Oxidative stress, caused by reactive oxygen and nitrogen species (RONS), is widely recognized as important in both the pathogenesis and subsequent pathophysiological sequelae of many diseases, including diabetes, cancer, and muscular dystrophy. A key target of RONS is the thiol group of protein cysteine residues. As thiol oxidation can affect protein function, mechanistic information about how oxidative stress affects tissue function can be ascertained by identifying oxidized proteins.

The most popular proteomics-based method for interrogating protein cysteine oxidation is via the alkylation of thiols using iodoacetamide chemistry, as in the OxICAT adaptation of the ICAT kit. However, this method is suboptimal for assessing the labile oxidative modification of cysteine residues as iodoacetamide chemistry has been shown to result in incomplete, non-specific, and slow alkylation of protein thiols.

Alkylation by maleimide chemistry is complete, highly selective, and rapid. It is therefore preferred to iodoacetamide. However, we find that in a standard proteomic workflow, significant hydrolysis of the maleimide adducts (succinimides) occurs with associated +16 m/z and +18 m/z peaks in the mass spectrum.

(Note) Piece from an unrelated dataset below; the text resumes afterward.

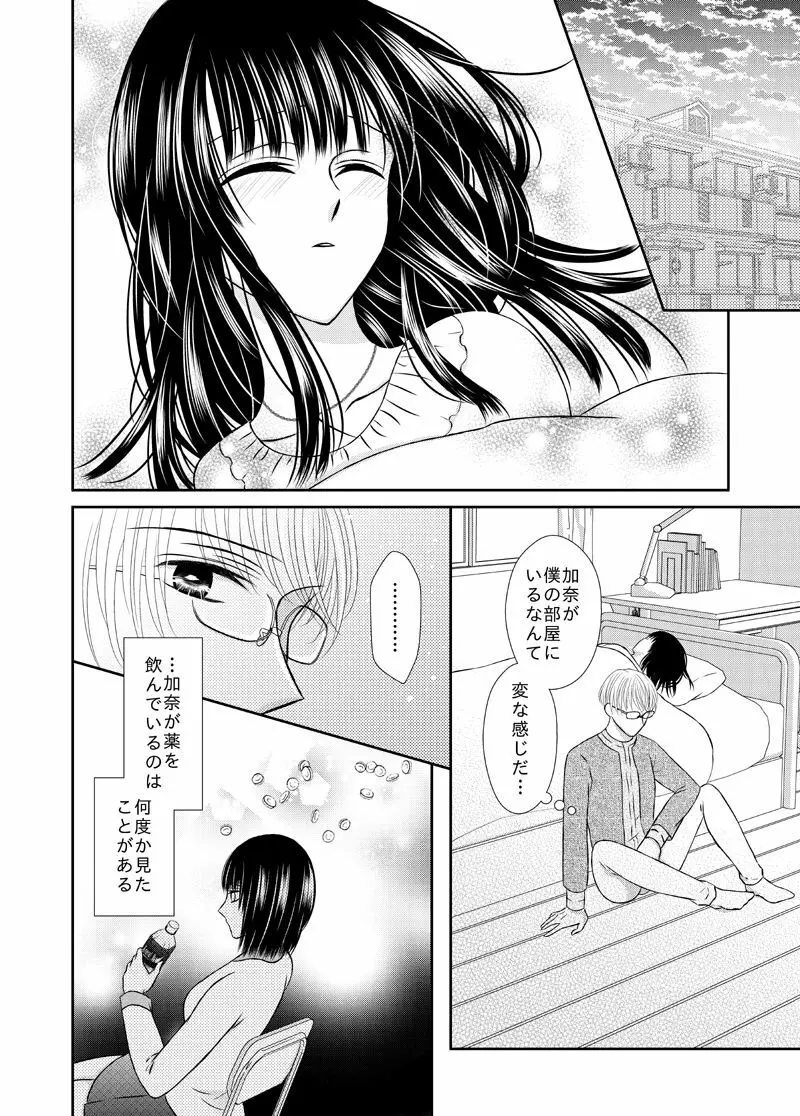 吸血少女は愛したい 35ページ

Indeed, when losses during a protein sample preparation workflow were tracked using 1D gel electrophoresis and MALDI-TOF mass spectrometry, it was found that up to 89% of the alkylated peptide can be hydrolysed during sample preparation. Gel electrophoresis alone resulted in an average 6.4% ± 3.9% (n = 3, mean ± SEM) hydrolysis; coomassie staining of gels 25% ± 6.8%, tryptic digests of gel bands 17% ± 21%; extraction of peptides from gel bands 13% ± 2%;  and biotin/streptavidin purification 30% ± 2%. The cumulative loss of signal for the peptide adduct at the expected m/z is so large that it can it to fall under the limit of detection, leading to incomplete profiling of the redoxome. Strategies to minimize succinimide hydrolysis will be presented.